Se Jair Bolsonaro conseguiu transmitir na campanha a
impressão de que faria um governo linha-dura, deve ter sido um engano. No
poder, o presidente se mostrou disposto a implantar um libera-geral para
agradar suas bases políticas.
Nos últimos dias, Bolsonaro anunciou o desejo de lançar um
pacote para perdoar policiais que matam em serviço, grileiros e motoristas
infratores. Um observador desatento poderia achar que a generosidade do
espírito natalino invadiu o Palácio do Planalto, mas é só demagogia.
O presidente confirmou, na última semana, que vai incluir no
indulto de fim de ano agentes de segurança presos por crimes cometidos durante
o serviço. Ele argumenta que é injusto manter na cadeia “policiais que fazem um
excelente trabalho”.
A proposta é um convite à impunidade.

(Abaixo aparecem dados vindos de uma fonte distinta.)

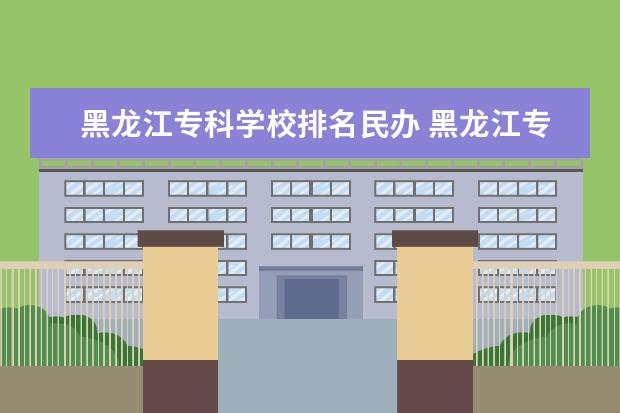 黑龙江专科学校排名民办 黑龙江专科学校排名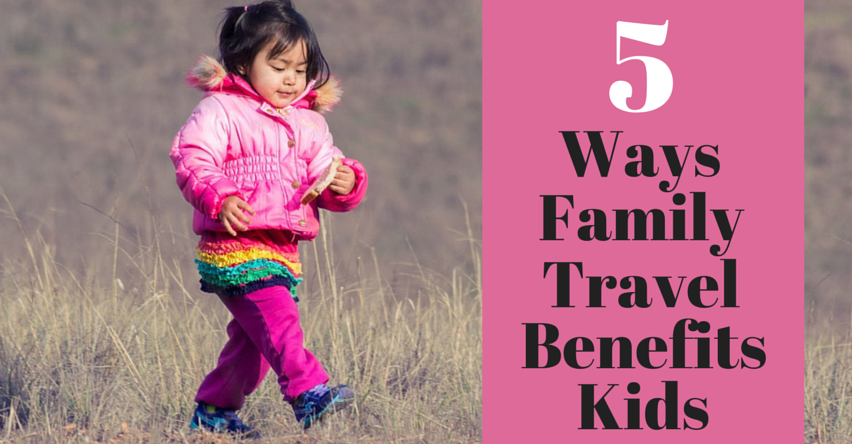 ways family travel benefits Kids blog title next to toddler walking through grass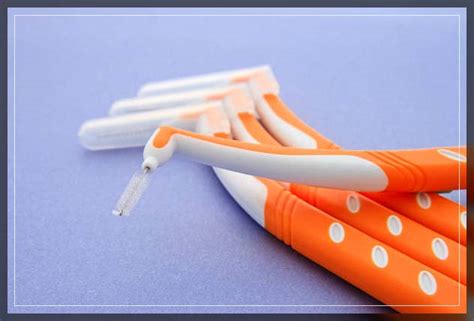 Interdental Brush: Need, Uses and Benefits - Dentist Ahmed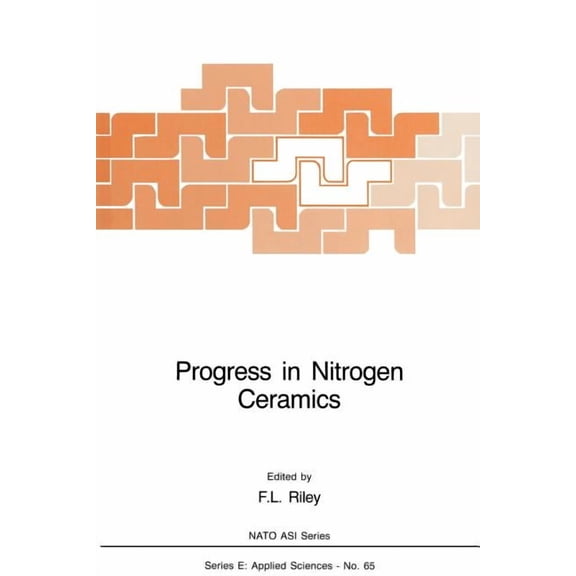NATO Science Series E: Progress in Nitrogen Ceramics, Book 65, (Paperback)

A extensão do indulto
deve beneficiar agentes que participaram de confrontos com criminosos, mas seus
critérios também podem ajudar esquadrões da morte e policiais que cometeram
excessos graves.
Antes de assumir o cargo, em novembro de 2018, Bolsonaro
disse que não assinaria nenhum decreto de indulto em seu governo. O rigor
desapareceu quando ele decidiu usar a caneta para favorecer certos grupos.
A bondade vale para outro reduto eleitoral do presidente.
Ele foi buscar um parecer jurídico para perdoar multas aplicadas a quem ocupou
áreas de mata atlântica até 2008. Também editou uma medida de regularização de
terras que, segundo especialistas, favorece invasores de áreas públicas da
Amazônia.
Na maratona absolutória de fim de ano, Bolsonaro chegou a
dizer que os radares que voltariam às estradas por decisão da Justiça só fariam
“fotografias educativas”, sem punir quem ultrapassasse o limite de velocidade.
A imprudência foi desmentida pelo advogado-geral da União.
A compaixão se aplica, é claro, ao filho Flávio. Bolsonaro
xingou repórteres que perguntavam sobre as suspeitas de rachadinha no gabinete
do 01 e chamou as acusações dos promotores de “pequenos problemas”.